NeuralAnalysis / PyalData

Repository for the Python implementation of the TrialData analysis library.
GNU General Public License v3.0
7 stars 9 forks source link

`clean_integer_fields` cannot convert `idx_...` field to integer sometimes #111

Open raeedcho opened 3 years ago

raeedcho commented 3 years ago

Situation: In some of my TrialData files, there are some trials when there is one index in an idx_... field and other trials where there are multiple entries. For example, in my center-out behavior, there is an index for when the monkey starts holding in the center target. But if the monkey leaves the center target, the trial is on pause until he comes back, at which point the idx_ctHoldTime value for that trial will be something like [10,50].

Relatedly, there are some trials in which an event doesn't happen at all, and so I set the value for that idx_... field to NaN for that trial.

Problem: Because clean_integer_fields (used by mat2dataframe) assumes a similar format of indices over all trials, it doesn't catch these edge case and can't convert the field to an integer. In the case of the doubled up values, they probably should be converted, and in the case of the NaNs, I suppose they should be set to some other invalid integer.

Solution(?): One solution would have been to re-code my behavior so that when the monkey leaves the center target, it would abort the trial and move on to the next one (which is unfortunately not an option for me). Relatedly, I could reorganize my TrialData structure in MATLAB to add in fake trial aborts and/or only consider the last time (neither is too appealing to me because they wouldn't capture the spirit of what the monkey was doing at the time).

Another solution might be to go trial by trial in clean_integer_fields rather than try to convert the whole column at once, but this strikes me as a pretty clunky solution. Still, maybe it's the simplest to implement and easy enough to do? I think the first if block of the function code actually does exactly this, so perhaps the second block isn't needed?

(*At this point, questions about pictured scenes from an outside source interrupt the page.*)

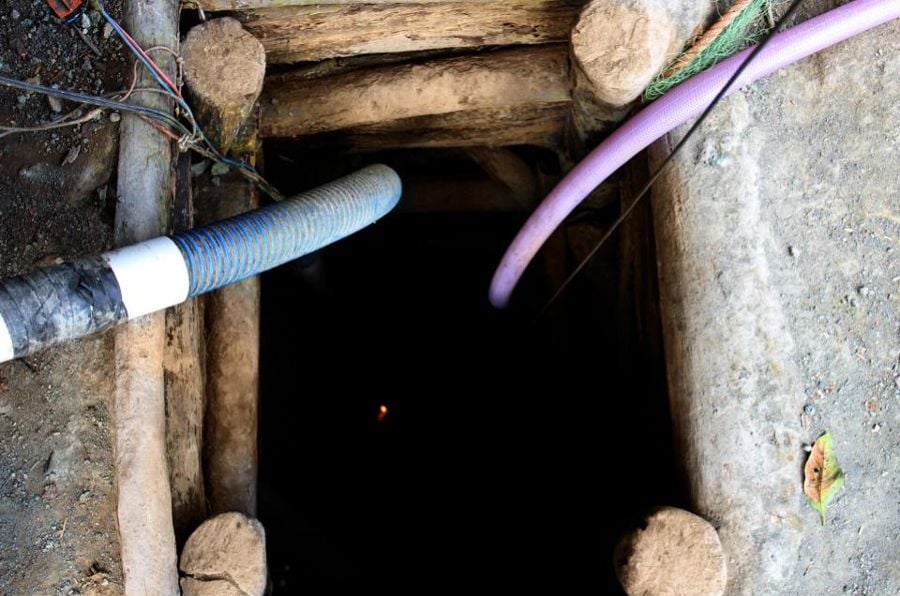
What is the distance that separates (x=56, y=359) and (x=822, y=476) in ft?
7.56

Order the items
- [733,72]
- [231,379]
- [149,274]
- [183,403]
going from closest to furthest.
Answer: [149,274]
[183,403]
[733,72]
[231,379]

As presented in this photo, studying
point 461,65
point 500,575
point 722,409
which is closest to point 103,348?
point 461,65

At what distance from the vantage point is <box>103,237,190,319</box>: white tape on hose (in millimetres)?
2152

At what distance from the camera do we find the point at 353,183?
9.24 feet

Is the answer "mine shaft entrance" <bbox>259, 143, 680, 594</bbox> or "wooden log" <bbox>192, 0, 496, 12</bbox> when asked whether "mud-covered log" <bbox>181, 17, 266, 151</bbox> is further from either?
"mine shaft entrance" <bbox>259, 143, 680, 594</bbox>

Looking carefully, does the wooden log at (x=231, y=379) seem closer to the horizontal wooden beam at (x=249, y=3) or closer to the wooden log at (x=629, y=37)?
the horizontal wooden beam at (x=249, y=3)

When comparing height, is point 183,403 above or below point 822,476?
above

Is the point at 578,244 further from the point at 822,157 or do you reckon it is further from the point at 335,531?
the point at 335,531

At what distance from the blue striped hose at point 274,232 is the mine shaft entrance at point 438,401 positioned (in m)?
1.01

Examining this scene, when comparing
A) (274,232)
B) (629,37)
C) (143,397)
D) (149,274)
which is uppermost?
(629,37)

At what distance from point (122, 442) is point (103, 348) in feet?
0.92

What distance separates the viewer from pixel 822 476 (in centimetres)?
258

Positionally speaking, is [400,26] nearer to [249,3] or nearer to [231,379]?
[249,3]

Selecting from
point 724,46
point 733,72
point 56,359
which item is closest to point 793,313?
point 733,72
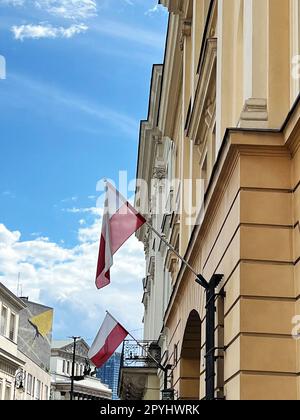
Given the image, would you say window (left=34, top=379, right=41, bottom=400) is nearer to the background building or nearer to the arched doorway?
the background building

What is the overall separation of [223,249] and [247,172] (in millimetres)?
1656

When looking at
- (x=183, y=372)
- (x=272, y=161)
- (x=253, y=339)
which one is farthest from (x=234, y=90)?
(x=183, y=372)

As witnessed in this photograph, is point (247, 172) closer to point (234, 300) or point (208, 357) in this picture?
point (234, 300)

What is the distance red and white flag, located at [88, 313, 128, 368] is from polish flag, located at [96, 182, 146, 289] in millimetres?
7921

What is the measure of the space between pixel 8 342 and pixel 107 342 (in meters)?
34.2

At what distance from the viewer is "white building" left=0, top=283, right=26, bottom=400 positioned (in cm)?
5247

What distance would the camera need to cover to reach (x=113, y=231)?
12820 mm

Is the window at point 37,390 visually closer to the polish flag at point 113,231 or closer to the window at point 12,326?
the window at point 12,326

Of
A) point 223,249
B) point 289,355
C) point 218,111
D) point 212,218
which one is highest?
point 218,111

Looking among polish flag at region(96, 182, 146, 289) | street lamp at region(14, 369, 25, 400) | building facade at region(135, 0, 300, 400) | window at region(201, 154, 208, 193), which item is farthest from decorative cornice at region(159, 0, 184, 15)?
street lamp at region(14, 369, 25, 400)

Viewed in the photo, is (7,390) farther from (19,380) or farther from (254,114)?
(254,114)

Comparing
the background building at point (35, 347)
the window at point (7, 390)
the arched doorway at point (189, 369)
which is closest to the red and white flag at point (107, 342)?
the arched doorway at point (189, 369)

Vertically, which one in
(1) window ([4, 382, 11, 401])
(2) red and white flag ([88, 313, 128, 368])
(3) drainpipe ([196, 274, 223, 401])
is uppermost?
(1) window ([4, 382, 11, 401])

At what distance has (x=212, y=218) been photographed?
1277 centimetres
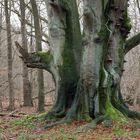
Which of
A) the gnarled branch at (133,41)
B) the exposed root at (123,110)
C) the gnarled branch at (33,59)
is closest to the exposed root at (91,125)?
the exposed root at (123,110)

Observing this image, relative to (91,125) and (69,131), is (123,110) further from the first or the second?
(69,131)

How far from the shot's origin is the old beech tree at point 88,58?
40.0 feet

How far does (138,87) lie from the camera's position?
1336 inches

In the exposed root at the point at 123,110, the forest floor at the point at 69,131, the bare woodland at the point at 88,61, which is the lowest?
the forest floor at the point at 69,131

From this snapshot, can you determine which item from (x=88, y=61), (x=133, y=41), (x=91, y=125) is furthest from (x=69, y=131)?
(x=133, y=41)

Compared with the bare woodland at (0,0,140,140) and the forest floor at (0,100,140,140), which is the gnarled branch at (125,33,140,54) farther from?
the forest floor at (0,100,140,140)

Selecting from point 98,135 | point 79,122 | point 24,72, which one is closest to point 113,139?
point 98,135

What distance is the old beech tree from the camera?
12.2 metres

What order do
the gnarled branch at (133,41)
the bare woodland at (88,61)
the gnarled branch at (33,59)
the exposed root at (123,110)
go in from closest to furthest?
the bare woodland at (88,61), the exposed root at (123,110), the gnarled branch at (133,41), the gnarled branch at (33,59)

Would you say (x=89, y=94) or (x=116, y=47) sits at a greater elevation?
(x=116, y=47)

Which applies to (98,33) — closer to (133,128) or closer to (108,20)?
(108,20)

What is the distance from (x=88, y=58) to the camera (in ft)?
40.2

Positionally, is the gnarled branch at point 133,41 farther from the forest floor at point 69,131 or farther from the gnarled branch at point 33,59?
the forest floor at point 69,131

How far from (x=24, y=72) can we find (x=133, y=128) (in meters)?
17.5
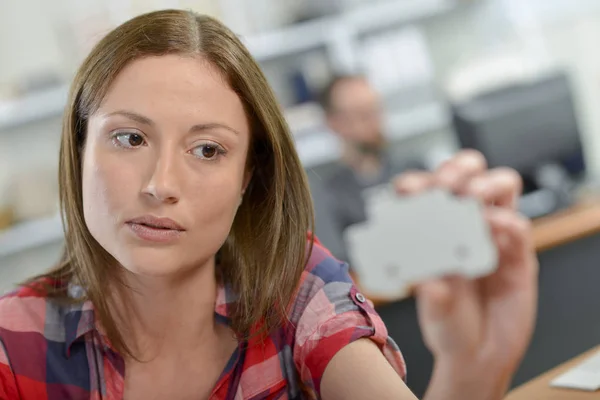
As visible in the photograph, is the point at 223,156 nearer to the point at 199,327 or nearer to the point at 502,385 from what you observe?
the point at 199,327

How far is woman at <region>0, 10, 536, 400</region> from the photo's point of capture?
82cm

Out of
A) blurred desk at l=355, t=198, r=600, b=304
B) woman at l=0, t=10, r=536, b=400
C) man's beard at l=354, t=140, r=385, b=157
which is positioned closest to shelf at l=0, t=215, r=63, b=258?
man's beard at l=354, t=140, r=385, b=157

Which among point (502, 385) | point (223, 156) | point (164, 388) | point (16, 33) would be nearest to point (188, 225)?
point (223, 156)

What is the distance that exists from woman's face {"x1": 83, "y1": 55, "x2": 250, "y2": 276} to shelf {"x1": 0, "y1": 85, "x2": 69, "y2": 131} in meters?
2.39

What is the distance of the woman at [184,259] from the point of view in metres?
0.82

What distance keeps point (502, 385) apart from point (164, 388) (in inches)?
21.8

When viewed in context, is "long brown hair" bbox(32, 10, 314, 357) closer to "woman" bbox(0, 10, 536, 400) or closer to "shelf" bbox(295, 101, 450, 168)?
"woman" bbox(0, 10, 536, 400)

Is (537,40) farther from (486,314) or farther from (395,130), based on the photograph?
(486,314)

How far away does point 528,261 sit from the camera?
5.07 ft

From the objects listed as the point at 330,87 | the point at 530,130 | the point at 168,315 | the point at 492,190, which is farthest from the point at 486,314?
the point at 330,87

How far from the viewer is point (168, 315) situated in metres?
0.94

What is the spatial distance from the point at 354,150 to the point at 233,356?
233cm

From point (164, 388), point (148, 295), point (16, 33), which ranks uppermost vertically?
point (16, 33)

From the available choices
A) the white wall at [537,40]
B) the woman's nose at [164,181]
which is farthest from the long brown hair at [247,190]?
the white wall at [537,40]
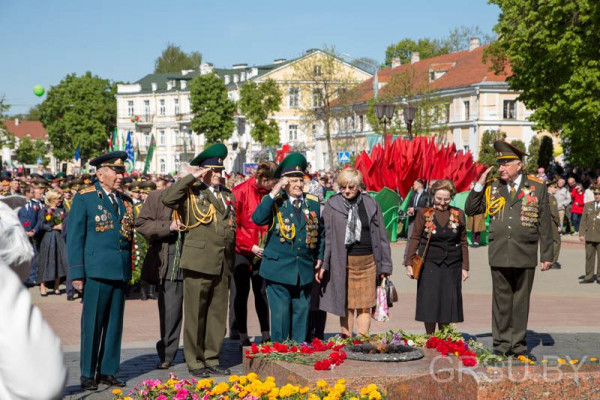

For the NaN issue, I'm a bit confused. The code seems to treat np.nan as the "right" thing to put in for invalid indices, and yet it's not stored as an integer. Does that mean that idx_... fields aren't meant to be integers? The way it's currently dealt with seems to be that if the integer conversion doesn't result in the same value, it's left alone (sometimes without a warning because an array of NaNs converted to an array of ints actually doesn't throw an error)--so maybe a solution any of this is unnecessary, but it sits weirdly with me that some of my idx... fields might be ints and some might not be.

Thoughts?

bagibence commented 3 years ago

Sorry for the late response. Thanks for raising the issue! We've had some problems related to this in #69

Generally idx_... fields are meant to be integers and missing values nans. (I don't want to use e.g. -1 because of the reverse indexing in Python). The underlying problem is that pandas stores values column-wise and every column has its own dtype which means that the type can't change from trial to trial (except if the column's dtype is object), and once one trial has an np.nan -- which can't be stored as an integer -- the whole column will change to float to accommodate that.

It's really good that you're raising this because now I found this and this, which look like what we need to solve the missing value problem. I'll look into this and send a PR if it seems to work.

As for having multiple values for the same index: as long as there is an array in the column, that column will have the object dtype and won't be converted to int. I'm not sure I understand your situation exactly, but I think the general solution in this case is if in some trials the field is an array, then convert it to an array in every trial. This might make using functions like restrict_to_interval a bit trickier (but still usable with the epoch_fun option) but I think it's better to have a consistent type than to have it change randomly from trial to trial.

bagibence commented 3 years ago

Reopening because I reverted merging the PR in #115 because it introduced problems with simple queries like select_trials(df, "block_target_kappa != 20."). We'll have to think about this some more and do more testing.